(WHAT YOU SHOULD DO):
Leave out the pictures and copy each record below exactly.

(DATA FOR THIS EXERCISE):
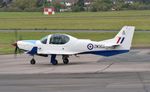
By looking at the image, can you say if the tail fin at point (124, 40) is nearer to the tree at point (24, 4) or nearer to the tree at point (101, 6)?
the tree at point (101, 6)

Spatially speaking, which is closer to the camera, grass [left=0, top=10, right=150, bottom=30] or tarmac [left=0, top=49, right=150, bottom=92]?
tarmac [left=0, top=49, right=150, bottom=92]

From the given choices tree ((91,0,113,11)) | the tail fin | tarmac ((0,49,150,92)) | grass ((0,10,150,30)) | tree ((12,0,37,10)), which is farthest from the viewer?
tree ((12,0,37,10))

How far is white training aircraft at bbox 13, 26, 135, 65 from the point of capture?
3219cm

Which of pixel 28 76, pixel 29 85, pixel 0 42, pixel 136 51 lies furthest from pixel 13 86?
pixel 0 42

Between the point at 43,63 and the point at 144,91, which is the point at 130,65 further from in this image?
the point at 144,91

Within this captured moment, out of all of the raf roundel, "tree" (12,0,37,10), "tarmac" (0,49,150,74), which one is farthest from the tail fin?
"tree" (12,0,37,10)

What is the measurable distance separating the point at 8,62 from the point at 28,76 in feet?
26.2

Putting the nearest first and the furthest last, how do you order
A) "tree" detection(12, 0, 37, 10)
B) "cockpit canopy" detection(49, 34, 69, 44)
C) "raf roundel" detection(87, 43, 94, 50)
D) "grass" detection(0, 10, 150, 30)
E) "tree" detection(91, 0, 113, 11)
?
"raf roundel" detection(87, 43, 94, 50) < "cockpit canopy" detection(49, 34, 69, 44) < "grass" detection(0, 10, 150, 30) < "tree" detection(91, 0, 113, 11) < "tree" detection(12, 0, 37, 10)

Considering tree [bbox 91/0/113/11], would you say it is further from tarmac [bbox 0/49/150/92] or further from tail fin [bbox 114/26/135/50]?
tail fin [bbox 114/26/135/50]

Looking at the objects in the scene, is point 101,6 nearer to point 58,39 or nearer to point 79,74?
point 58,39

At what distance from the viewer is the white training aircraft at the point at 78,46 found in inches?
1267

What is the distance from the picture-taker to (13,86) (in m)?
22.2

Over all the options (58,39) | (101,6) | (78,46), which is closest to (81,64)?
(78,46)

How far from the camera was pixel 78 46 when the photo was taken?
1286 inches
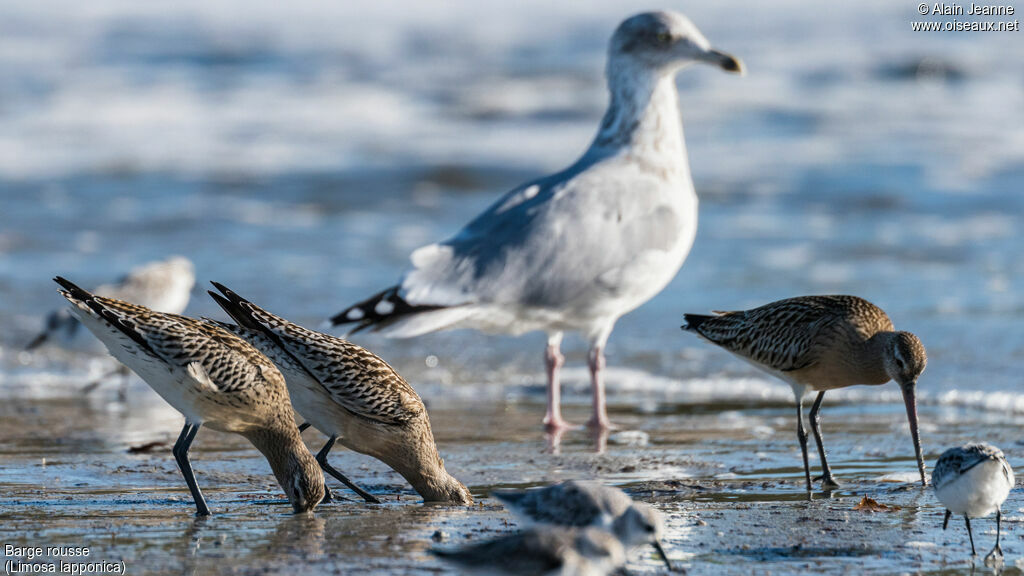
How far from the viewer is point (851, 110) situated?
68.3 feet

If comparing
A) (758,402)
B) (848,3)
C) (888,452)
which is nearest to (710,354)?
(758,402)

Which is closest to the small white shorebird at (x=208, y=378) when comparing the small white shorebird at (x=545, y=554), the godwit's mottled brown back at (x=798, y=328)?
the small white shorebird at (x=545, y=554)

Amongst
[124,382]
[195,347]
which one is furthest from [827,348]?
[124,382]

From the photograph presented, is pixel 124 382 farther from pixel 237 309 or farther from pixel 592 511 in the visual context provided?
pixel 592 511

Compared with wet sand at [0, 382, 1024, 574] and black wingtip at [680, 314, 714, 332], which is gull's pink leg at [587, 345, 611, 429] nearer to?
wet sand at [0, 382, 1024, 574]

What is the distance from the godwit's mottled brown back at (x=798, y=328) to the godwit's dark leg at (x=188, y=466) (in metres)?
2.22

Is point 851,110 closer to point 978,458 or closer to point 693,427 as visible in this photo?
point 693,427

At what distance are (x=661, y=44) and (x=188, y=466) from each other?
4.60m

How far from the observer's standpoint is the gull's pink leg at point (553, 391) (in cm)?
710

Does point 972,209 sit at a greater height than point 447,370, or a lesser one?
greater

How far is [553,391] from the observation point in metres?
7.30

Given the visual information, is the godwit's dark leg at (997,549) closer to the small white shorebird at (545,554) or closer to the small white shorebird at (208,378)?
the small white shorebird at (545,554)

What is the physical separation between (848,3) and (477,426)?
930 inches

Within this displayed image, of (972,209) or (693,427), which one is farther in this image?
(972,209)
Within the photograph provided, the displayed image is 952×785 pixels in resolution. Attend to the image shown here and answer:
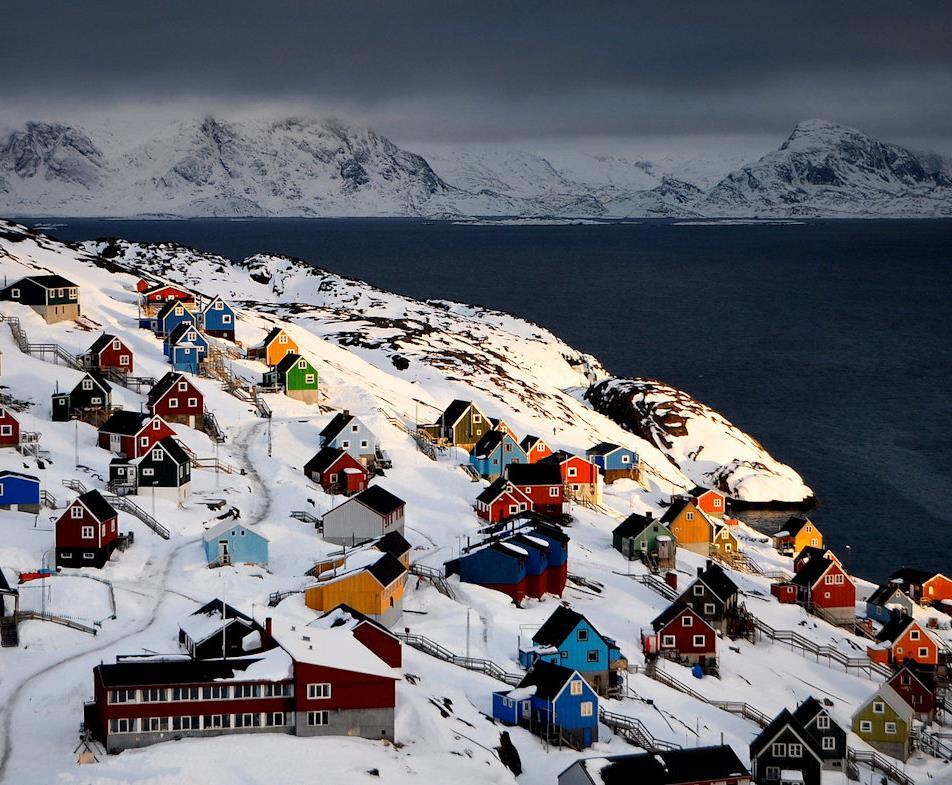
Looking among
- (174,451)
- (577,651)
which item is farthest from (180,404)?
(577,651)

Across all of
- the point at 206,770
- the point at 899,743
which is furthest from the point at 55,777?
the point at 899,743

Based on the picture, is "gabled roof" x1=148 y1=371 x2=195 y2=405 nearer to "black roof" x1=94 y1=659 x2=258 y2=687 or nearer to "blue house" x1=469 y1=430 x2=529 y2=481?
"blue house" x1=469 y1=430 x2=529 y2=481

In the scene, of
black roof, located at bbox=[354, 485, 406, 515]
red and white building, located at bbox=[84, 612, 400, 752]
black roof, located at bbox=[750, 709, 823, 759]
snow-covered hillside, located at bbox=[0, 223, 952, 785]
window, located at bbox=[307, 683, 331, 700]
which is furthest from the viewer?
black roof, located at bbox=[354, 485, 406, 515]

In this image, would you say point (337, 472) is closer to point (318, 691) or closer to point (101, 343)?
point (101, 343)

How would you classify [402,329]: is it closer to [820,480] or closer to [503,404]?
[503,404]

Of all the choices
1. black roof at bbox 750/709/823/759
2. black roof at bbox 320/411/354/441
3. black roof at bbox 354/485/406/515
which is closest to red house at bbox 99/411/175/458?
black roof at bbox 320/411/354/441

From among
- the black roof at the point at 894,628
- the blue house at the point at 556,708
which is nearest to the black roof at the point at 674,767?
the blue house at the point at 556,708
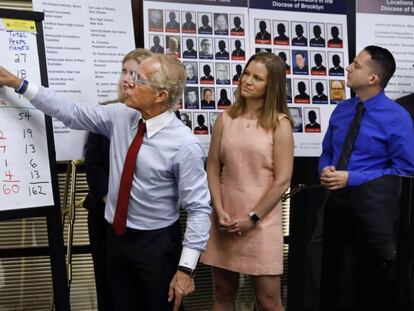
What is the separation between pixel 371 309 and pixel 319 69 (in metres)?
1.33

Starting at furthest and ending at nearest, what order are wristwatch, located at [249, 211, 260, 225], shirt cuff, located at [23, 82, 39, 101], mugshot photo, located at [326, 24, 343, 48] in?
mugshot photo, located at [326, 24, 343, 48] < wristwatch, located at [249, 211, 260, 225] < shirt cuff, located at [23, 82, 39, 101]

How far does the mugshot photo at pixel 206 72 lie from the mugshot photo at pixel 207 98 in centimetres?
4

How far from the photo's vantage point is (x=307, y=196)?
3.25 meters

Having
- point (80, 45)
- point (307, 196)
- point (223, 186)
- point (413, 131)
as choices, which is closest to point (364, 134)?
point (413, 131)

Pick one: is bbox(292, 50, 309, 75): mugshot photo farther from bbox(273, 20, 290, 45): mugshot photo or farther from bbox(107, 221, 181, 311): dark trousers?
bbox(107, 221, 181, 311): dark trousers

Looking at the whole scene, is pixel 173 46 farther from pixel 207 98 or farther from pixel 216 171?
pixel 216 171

(THE ANSWER):
By looking at the image, can you say if the tail fin at point (124, 40) is nearer to the tree at point (24, 4) or nearer to the tree at point (101, 6)?
the tree at point (101, 6)

Spatially speaking, which is closer to the camera, grass [left=0, top=10, right=150, bottom=30] or tarmac [left=0, top=49, right=150, bottom=92]?
tarmac [left=0, top=49, right=150, bottom=92]

From the given choices tree ((91,0,113,11)) | the tail fin | tarmac ((0,49,150,92)) | grass ((0,10,150,30)) | tree ((12,0,37,10)), which is farthest from the viewer?
tree ((12,0,37,10))

How far is white training aircraft at bbox 13, 26, 135, 65 from the point of capture?
3219cm

Which of pixel 28 76, pixel 29 85, pixel 0 42, pixel 136 51 lies furthest from pixel 13 86?
pixel 0 42

Between the point at 43,63 and the point at 144,91, which is the point at 130,65 further from in this image?
the point at 144,91

Within this captured moment, out of all of the raf roundel, "tree" (12,0,37,10), "tarmac" (0,49,150,74), which one is farthest from the tail fin?
"tree" (12,0,37,10)

What is the measurable distance separating the point at 8,62 from the point at 28,76 in feet?
26.2

Putting the nearest first and the furthest last, how do you order
A) "tree" detection(12, 0, 37, 10)
B) "cockpit canopy" detection(49, 34, 69, 44)
C) "raf roundel" detection(87, 43, 94, 50)
D) "grass" detection(0, 10, 150, 30)
E) "tree" detection(91, 0, 113, 11)
?
"raf roundel" detection(87, 43, 94, 50) < "cockpit canopy" detection(49, 34, 69, 44) < "grass" detection(0, 10, 150, 30) < "tree" detection(91, 0, 113, 11) < "tree" detection(12, 0, 37, 10)

Considering tree [bbox 91/0/113/11], would you say it is further from tarmac [bbox 0/49/150/92] or further from tail fin [bbox 114/26/135/50]?
tail fin [bbox 114/26/135/50]

Looking at the objects in the scene, is point 101,6 nearer to point 58,39 or nearer to point 79,74?
point 58,39

At what distance from the viewer is the white training aircraft at the point at 78,46 found in inches?
1267

What is the distance from the picture-taker to (13,86) (in m)?
22.2

Over all the options (58,39) | (101,6) | (78,46), which is closest to (81,64)?
(78,46)

How far from the camera was pixel 78 46 when the photo was taken?
1286 inches
How far from the viewer is point (851, 110) situated?
68.3 feet

If comparing
A) (758,402)
B) (848,3)
C) (888,452)
which is nearest to (710,354)?
(758,402)

Which is closest to the small white shorebird at (x=208, y=378) when comparing the small white shorebird at (x=545, y=554), the godwit's mottled brown back at (x=798, y=328)?
the small white shorebird at (x=545, y=554)

Amongst
[124,382]
[195,347]
which one is furthest from [827,348]?
[124,382]

From the photograph presented, is pixel 124 382 farther from pixel 237 309 or farther from pixel 592 511 in the visual context provided?
pixel 592 511

Compared with wet sand at [0, 382, 1024, 574] and black wingtip at [680, 314, 714, 332], which is gull's pink leg at [587, 345, 611, 429] nearer to?
wet sand at [0, 382, 1024, 574]

What is the distance from the godwit's mottled brown back at (x=798, y=328) to the godwit's dark leg at (x=188, y=466) (in metres)?
2.22

Is point 851,110 closer to point 978,458 or closer to point 693,427 as visible in this photo?
point 693,427

At what distance are (x=661, y=44) and (x=188, y=466) from each other?
4.60m

How far from the observer's standpoint is the gull's pink leg at point (553, 391) (in cm)?
710

Does point 972,209 sit at a greater height than point 447,370, or a lesser one?
greater

How far is [553,391] from the observation point in metres?
7.30

Given the visual information, is the godwit's dark leg at (997,549) closer to the small white shorebird at (545,554) or closer to the small white shorebird at (208,378)?
the small white shorebird at (545,554)

What is the physical separation between (848,3) and (477,426)?
930 inches

Within this displayed image, of (972,209) or (693,427), which one is farther in this image?
(972,209)
Within the photograph provided, the displayed image is 952×785 pixels in resolution. Attend to the image shown here and answer:
Looking among
- (174,451)
- (577,651)
which item is farthest from (180,404)?
(577,651)

Across all of
- the point at 206,770
- the point at 899,743
which is furthest from the point at 55,777?
the point at 899,743

Based on the picture, is "gabled roof" x1=148 y1=371 x2=195 y2=405 nearer to "black roof" x1=94 y1=659 x2=258 y2=687 or nearer to "blue house" x1=469 y1=430 x2=529 y2=481?
"blue house" x1=469 y1=430 x2=529 y2=481

In the scene, of
black roof, located at bbox=[354, 485, 406, 515]
red and white building, located at bbox=[84, 612, 400, 752]
black roof, located at bbox=[750, 709, 823, 759]
snow-covered hillside, located at bbox=[0, 223, 952, 785]
window, located at bbox=[307, 683, 331, 700]
which is furthest from the viewer?
black roof, located at bbox=[354, 485, 406, 515]

In this image, would you say point (337, 472) is closer to point (318, 691) or closer to point (101, 343)?
point (101, 343)

How would you classify [402,329]: is it closer to [820,480] or closer to [503,404]?
[503,404]

Of all the choices
1. black roof at bbox 750/709/823/759
2. black roof at bbox 320/411/354/441
3. black roof at bbox 354/485/406/515
which is closest to red house at bbox 99/411/175/458?
black roof at bbox 320/411/354/441

From among
- the black roof at the point at 894,628
- the blue house at the point at 556,708
which is nearest to the black roof at the point at 674,767?
the blue house at the point at 556,708
What is the separation between pixel 371 309 and pixel 319 69 (in metres)?
1.33

Starting at furthest and ending at nearest, what order are wristwatch, located at [249, 211, 260, 225], shirt cuff, located at [23, 82, 39, 101], mugshot photo, located at [326, 24, 343, 48] in?
mugshot photo, located at [326, 24, 343, 48] < wristwatch, located at [249, 211, 260, 225] < shirt cuff, located at [23, 82, 39, 101]

How far does the mugshot photo at pixel 206 72 lie from the mugshot photo at pixel 207 98 in centimetres?
4

How far from the photo's vantage point is (x=307, y=196)?
3.25 meters

Having
- point (80, 45)
- point (307, 196)
- point (223, 186)
- point (413, 131)
as choices, which is closest to point (364, 134)?
point (413, 131)

Pick one: is bbox(292, 50, 309, 75): mugshot photo farther from bbox(273, 20, 290, 45): mugshot photo or farther from bbox(107, 221, 181, 311): dark trousers?
bbox(107, 221, 181, 311): dark trousers

Looking at the whole scene, is pixel 173 46 farther from pixel 207 98 or farther from pixel 216 171?
pixel 216 171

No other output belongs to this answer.